The RP post approval by the CoC, cannot be subsequently withdrawn by the RA as held in Ebix Singapore Pvt. Ltd. vs. CoC of Educomp Solutions Ltd (2021) ibclaw.in 153 SC. On the same grounds, even the CoC, cannot reject the RP after initially approving the same.
The Adjudicating Authority – The Ultimate Approvers:
After the RP being approved by the CoC, the approved RP is submitted by the Resolution Professional before the AA. The AA on being satisfied that RP has provisions for its effective implementation, approve the RP. The RP on being approved by the AA, shall be binding on the CoC, The CD and its employees and also the Central Govt., State Govt. or the local Authority. It has been stated in Madhya Gujarat Vij Co. Ltd. vs. Kalpataru Alloys Pvt. Ltd. (2019) ibclaw.in 210 SC that the approved RP shall also be binding on the surety of the CD and other stakeholders. It has been held in CoC of Essar Steel India Ltd Case, that the Code recognizes faith in the commercial wisdom of CoC, and thus the scope of judicial review to interfere with such wisdom is limited.
As soon as the RP is approved by the AA, the moratorium imposed u/s.14 of the Code upon the CD shall cease to have effect. Also, the Resolution Professional, shall then submit all the records relating to the conduct of the CIRP and the RP to the IBBI. Similarly, the Resolution Professional is required to obtain the necessary approval relating to RP under any law for the time being in force within a period of One year from the date of approval of the RP by the AA.
If the RP contains a provision of Combination, u/s.5 of the Competition Act, 2002 then the Resolution Professional shall obtain the approval of the Competition Commission of India (CCI) prior to the approval of the RP by the CoC. However, it has been clarified in Arcelormittal India Pvt. Ltd. vs. Abhijit Guhathakurta (2019) ibclaw.in 450 NCLAT that the approval of CCI can be obtained even after the approval of RP by the CoC, but before being approved by the AA.
Any party aggrieved with the approval of the RP by the AA, shall make an appeal on grounds laid down in S.61 of the Code. It has been held in Quantum Ltd. vs. Indus Finance Corp. ltd. Company Appeal (AT) (Insolvency) No. 35 of 2018 that the AA shall make every effort to promote and uphold the RP, if the same confines to the provisions of the Code, rather than directly approving Liquidation.

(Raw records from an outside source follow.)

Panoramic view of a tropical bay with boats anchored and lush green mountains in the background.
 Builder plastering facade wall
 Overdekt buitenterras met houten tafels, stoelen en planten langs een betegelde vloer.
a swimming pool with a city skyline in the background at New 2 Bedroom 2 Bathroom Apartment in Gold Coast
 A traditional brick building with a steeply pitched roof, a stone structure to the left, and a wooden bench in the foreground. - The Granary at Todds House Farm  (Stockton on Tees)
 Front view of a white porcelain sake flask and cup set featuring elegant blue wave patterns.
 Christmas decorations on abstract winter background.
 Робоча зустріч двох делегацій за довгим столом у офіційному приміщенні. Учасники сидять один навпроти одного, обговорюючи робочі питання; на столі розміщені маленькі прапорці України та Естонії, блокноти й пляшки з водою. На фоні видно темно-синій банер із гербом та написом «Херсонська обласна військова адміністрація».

Pardoning of Prior Offences by virtue of the Approved Resolution Plan:
When a RP approved by the AA, results in the change in the management or control of the CD, then the CD and its property shall cease to be liable for any offence offense committed by it prior to the commencement of CIRP as per Sec. 32A of the Code. However, the “Designated Parties” (in case of a Limited Liability Partnership) and the “Officers in Default” (in case of Company) shall continue to be liable for the offense. Thus, it can be construed that the principle of Corporate Veil does not apply post approval of RP by AA.
In Manish Kumar vs. Union of India (2021) ibclaw.in 16 SC, Sec. 32A was held to be constitutionally valid as it strives to provide a clean slate to the new management, who has no role for the prior offences committed. Similarly, in Shiv Charan vs. Enforcement Directorate (2024) ibclaw.in 154 HC, it was held that the property of the CD attached by the Enforcement Directorate, shall be released when a RP for the CD has been approved by the AA, as the property ceases to have any liability for the offence committed.
Similarly, any prosecution instituted during the CIRP against the CD shall stand discharged with the approval of RP by the AA.
Thus, a successful RP, serves two-fold purposes. One, providing a new life to the CD and Two, Absolving the previous liability of the CD, to ensure that the RA proposes a RP without any fear and at the same time, ensure that the new management functions without any complexity. The RP is surely of great importance for the CD, when it enters a CIRP proceedings, as a failure to get a Successful RP, unfortunately leads to the liquidation of the CD.